▶ **Consignes et exercices**
[1] Dans l'entretien avec Jean Rouaud, comment appelle-t-on celui qui découvre une grotte ?
[2] Rédigez la suite de l'entretien avec Jean Rouaud, à partir de la dernière phrase de sa réponse.

─── Extrait du document ───

J. Rouaud. Photo J. Sassier/Gallimard
 
 

Rencontre avec Jean Rouaud, à l'occasion de la parution de L'Invention de l'auteur

     On m'avait prévenu. On ne se met pas tout seul en tête d'avoir envie de devenir écrivain. Ce n'est pas un appel impérieux, une voix dans le désert qui s'élève et dit : prends ta plume (ce qui pour la solennité passe mieux que prends ta machine à écrire ou ton ordinateur) et écris. Ce n'est pas le résultat d'une bosse de la poésie que Lavater aurait localisé dans une zone rêveuse de la boîte crânienne. Et il est inutile de décortiquer une séquence d'ADN tiré de la sueur d'un manuscrit de Rimbaud dans l'espoir d'y découvrir un gène poétique. Pas plus de main à plume que de main à charrue. On ne se propose pas devenir écrivain sans avoir fréquenté dans le haut pays de l'enfance une figure qui y ressemble, à laquelle s'identifier.
 
Jean Rouaud
 


  Que signifie le titre ?

  Jean Rouaud — Celui qui découvre une grotte s'appelle un inventeur. On parle aussi d'« invention » d'un corps lorsqu'on met à jour ses restes. C'est l'acception ancienne du terme, bien différente de celle, actuelle, de « fabrication de l'esprit ». Inventer une grotte, ce n'est pas la fabriquer, c'est trouver ce qui est, ce qui a été camouflé. Ici, c'est poser qu'on se découvre, et non qu'on se fabrique, auteur. Rimbaud disait en substance « Je me suis reconnu poète ».

─── Les données ───

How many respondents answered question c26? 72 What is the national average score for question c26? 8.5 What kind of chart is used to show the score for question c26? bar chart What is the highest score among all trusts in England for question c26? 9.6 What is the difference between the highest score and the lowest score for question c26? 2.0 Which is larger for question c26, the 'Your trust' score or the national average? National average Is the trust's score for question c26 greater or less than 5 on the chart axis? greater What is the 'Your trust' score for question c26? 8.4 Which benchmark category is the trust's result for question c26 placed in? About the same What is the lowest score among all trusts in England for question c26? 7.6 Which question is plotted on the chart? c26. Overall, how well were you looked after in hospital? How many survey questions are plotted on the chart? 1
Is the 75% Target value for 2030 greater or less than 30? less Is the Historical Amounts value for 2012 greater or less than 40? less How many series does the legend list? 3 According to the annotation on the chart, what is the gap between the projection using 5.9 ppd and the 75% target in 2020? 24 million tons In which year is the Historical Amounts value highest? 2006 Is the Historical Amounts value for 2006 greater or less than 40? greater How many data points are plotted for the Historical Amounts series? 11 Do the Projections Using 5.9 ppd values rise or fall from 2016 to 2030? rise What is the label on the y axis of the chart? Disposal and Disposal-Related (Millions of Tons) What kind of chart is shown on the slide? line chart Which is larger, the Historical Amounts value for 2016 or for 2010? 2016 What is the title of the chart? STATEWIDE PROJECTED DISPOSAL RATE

───

▶ **Réponses rédigées**
[1] On l'appelle un inventeur.

[2]
Donc, on se reconnaît. Du coup, on est obligé de se demander où était cette grotte secrète qui ne demandait qu'à être découverte — où se cachait-elle dans l'enfance ? Plus précisément, la question était pour moi de savoir s'il y en avait trace avant la mort de mon père, puisque cette mort m'avait servi à écrire plusieurs livres.
J'ai fait ce travail d'investigation, à la recherche des signes qui pouvaient m'amener à cette reconnaissance-là. Effectivement, il y en avait. C'est la partie autobiographique du livre, celle où je mène ce qui s'apparente à une enquête. Une enquête aux origines de ce désir d'auteur : pourquoi se met-on en tête d'être écrivain ? L'autre partie du livre, proprement romanesque, est occupée par la lecture d'un CD-Rom.

  Pourtant, on affirme souvent que « tout le monde peut écrire » …

  Jean Rouaud — Je l'ai moi-même cru longtemps, et j'ai été plutôt enclin à inciter à écrire tous ceux qui en manifestaient le désir. On est tous, tout le temps, dans l'écriture — d'un rapport, d'une carte postale, pour laquelle on essaie de trouver une tournure un peu fine, un peu drôle. Et on est tenté de se dire qu'il suffirait d'allonger la phrase pour lui faire porter une histoire, et que, ma foi, de la carte postale au roman, il n'y aurait qu'une question de temps et d'énergie.
  En fait, je crois de plus en plus que ce saut de la carte postale au livre, c'est l'engagement de toute une vie. Ce n'est pas quelque chose qui se fait impunément. Il y a un prix très lourd à l'écriture, qui consiste à abandonner, en fait, quasiment toute ambition sociale.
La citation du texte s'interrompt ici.